Started by April 24, 2018 06:19 PM
8 comments, last by SkyPenguin 6 years, 3 months ago

I am going to use/learn JavaScript once a week.  I am wondering what the best backend for a store/login game server/etc. would be :  PHP or C#, or something else.  The criteria is longevity of uses, efficiency, value, and quickness to learn. 

Am I forgetting anything that would be needed, i.e. : the unresearched :  JNode.  I want to be lean with my learning.

 

Thank you; it has taken quite a while to consider all this,

Josheir

The language that I know the best is C++.  I will be using/studying this more too (other days.)

Javascript runs at the client level, whereas PHP/others run at the server level... so the question is, what are you trying to accomplish?

Are you intending for a web-based game (HTML5) that would rely heavily on Javascript, or will it be in an engine such as Unity or Unreal that will talk to your server and retrieve information?
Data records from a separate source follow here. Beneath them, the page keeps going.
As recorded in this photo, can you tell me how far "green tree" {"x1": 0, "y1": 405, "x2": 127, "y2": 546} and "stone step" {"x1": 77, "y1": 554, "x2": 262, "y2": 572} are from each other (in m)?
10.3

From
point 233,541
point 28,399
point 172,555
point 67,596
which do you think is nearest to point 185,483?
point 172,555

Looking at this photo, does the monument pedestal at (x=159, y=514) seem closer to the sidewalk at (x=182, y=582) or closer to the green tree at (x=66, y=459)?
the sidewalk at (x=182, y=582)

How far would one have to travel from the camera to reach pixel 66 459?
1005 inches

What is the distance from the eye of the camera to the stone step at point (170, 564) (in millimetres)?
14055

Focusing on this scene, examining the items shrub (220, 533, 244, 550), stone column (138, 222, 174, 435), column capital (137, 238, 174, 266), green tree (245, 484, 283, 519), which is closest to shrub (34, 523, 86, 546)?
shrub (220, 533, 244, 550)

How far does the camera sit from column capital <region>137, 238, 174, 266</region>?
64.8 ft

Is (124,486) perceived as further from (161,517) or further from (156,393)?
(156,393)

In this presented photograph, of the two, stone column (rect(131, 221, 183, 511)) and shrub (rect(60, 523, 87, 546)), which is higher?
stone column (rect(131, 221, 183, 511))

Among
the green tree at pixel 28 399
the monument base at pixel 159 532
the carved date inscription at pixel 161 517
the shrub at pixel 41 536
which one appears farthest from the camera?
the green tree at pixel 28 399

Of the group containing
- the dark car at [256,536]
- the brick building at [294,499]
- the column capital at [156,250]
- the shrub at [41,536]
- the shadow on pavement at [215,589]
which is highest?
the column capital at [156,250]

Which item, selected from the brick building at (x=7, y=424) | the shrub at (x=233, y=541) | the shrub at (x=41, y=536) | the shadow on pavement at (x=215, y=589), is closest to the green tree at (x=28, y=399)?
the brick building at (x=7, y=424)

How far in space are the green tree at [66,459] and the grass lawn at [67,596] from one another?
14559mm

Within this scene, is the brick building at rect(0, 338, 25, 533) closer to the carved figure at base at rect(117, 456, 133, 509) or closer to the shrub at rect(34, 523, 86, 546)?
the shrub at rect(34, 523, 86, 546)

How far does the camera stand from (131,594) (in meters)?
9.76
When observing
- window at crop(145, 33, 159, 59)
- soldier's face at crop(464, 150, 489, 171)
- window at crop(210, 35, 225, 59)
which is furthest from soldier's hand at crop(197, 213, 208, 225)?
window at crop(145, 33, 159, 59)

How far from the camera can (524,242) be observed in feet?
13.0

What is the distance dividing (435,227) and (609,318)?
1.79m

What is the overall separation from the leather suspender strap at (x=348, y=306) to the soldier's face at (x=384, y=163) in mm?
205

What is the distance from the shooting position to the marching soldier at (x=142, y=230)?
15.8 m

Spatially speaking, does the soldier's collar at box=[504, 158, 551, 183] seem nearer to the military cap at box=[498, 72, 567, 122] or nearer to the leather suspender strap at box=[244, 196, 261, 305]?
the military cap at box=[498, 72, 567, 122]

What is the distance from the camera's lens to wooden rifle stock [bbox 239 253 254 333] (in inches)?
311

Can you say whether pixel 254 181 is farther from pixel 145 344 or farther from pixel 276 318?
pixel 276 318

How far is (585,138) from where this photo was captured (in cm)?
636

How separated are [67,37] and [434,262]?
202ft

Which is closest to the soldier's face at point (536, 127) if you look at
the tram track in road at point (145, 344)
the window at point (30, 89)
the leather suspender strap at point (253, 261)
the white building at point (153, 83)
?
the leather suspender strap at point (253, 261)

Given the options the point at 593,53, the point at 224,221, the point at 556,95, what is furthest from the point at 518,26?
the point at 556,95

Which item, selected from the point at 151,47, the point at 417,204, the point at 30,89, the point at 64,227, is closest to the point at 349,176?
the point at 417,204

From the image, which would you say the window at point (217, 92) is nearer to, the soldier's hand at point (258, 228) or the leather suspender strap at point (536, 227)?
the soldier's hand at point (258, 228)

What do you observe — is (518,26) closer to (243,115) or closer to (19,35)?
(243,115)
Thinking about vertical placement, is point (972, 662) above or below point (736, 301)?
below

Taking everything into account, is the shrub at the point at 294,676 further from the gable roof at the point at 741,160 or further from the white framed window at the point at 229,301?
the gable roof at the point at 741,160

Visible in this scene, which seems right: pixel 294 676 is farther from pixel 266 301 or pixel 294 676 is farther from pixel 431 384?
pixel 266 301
Or something else?

Are you planning to store values in a database for your users?

What do you plan to use the Javascript to accomplish?

Javascript itself should come pretty naturally with an OOP background, and any server is able to run it on a web page. But it really depends on what you plan to do. If its not web based, you may find that it's not worth your time to learn Javascript at all.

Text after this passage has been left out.